News + Font Resize -

US FDA grants orphan drug status for Araim Pharma's ARA 290 for treatment to increase survival & improve functioning of pancreatic islets following transplantation
Tarrytown, New York | Tuesday, July 26, 2016, 14:00 Hrs  [IST]

Araim Pharmaceuticals, a clinical stage drug development company, announced that the US Food and Drug Administration (FDA) has granted Orphan Drug Designation to its lead product candidate, Innate Repair Receptor activator ARA 290, for treatment to increase survival and improve functioning of pancreatic islets following transplantation. Araim was founded by Dr Anthony Cerami, who previously invented the hemoglobin A1c test that is used to manage diabetes worldwide.

"In an animal model, ARA 290 improved survival and function of the transplanted islets by 85%. Increased survival of islets cells following transplantation has been the greatest challenge to successful outcomes for patients with severe type 1 diabetes.  Protecting transplanted pancreatic islets from injury and subsequent loss underscores the potential beneficial role of Innate Repair Receptor Activation in conditions associated with acute or chronic stress and inflammation," said Dr. Michael Brines, co-founder and chief scientific officer of Araim Pharmaceuticals.

"Obtaining this Orphan Drug Designation for ARA 290 is another important regulatory milestone in advancing our platform towards the patient.  This fourth Orphan Drug Designation demonstrates the commitment of Araim Pharmaceuticals to prioritize and serve patients with critical unmet medical needs with our innovative Innate Repair Receptor platform" said Dr. Daiva Bajorunas, chief medical officer of Araim Pharmaceuticals.  "We are hopeful that improved transplant outcomes could become more widely available to the type 1 diabetic population with severe metabolic instability in need of additional treatment options."

Type 1 diabetes is an autoimmune disease in which the body attacks and destroys the insulin producing beta-cells in the pancreas. Pancreatic islet cell transplantation (PITx) is a promising experimental treatment option for patients with severe type 1 diabetes characterized by significant metabolic instability and frequent life-threatening hypoglycemic episodes. When transplants are successful, they can result in normalized glucose without the need for insulin injections. However, despite the large number of islets and multiple transplantation procedures typically required for patients, long-term graft function and insulin independence are achieved in only a small minority.

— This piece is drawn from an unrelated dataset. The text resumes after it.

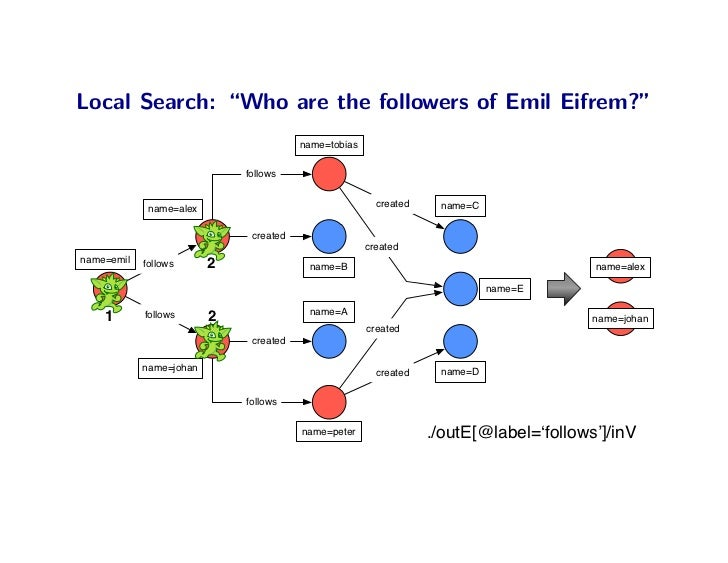 "Local Search: ""Who are the followers of Emil Eifrem?""                                         name=tobias                 ..."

Decreased function and survival of islet infusions are the most significant barriers to successful transplantation, limiting the clinical utility of PITx. Procedure-related cytokine-induced inflammation causes early damage to islets and graft loss after transplantation. Recently published data from a large active programme with ARA 290 in islet cell transplantation at the Karolinksa Institutet, Sweden demonstrate that ARA 290 significantly improves the outcome of islet cell transplantation in an animal model of type 1 diabetesi.

The Orphan Drug Designation programme provides orphan status to drugs and biologics, which are defined as those intended for the safe and effective treatment, diagnosis or prevention of rare diseases or disorders that affect fewer than 200,000 people in the US. This designation provides for a seven year marketing exclusivity period against competition, as well as certain incentives, including federal grants, tax credits and a waiver of PDUFA filing fees.

According to the Collaborative Islet Transplant Registry, 602 patients have received pancreatic islet allo-transplants between 1999 and 2012 in North America.  Significant obstacles to more widespread use of PITx are shortage of suitable islets from donors and process-related islet damage or destruction. The immediate inflammatory response associated with islet transplantation has been recognized as the primary cause of early damage to islets and graft loss,. Multiple different regimen with immune suppressive therapies that help prevent the long-term rejection of allogenic transplanted cells are under active study.  However, since a significant mass of islets is lost immediately, effective control of pre- and peri-transplant islet inflammation could improve post-transplant islet survival and in turn increase the benefits of islet cell transplantation for a greater number of patients.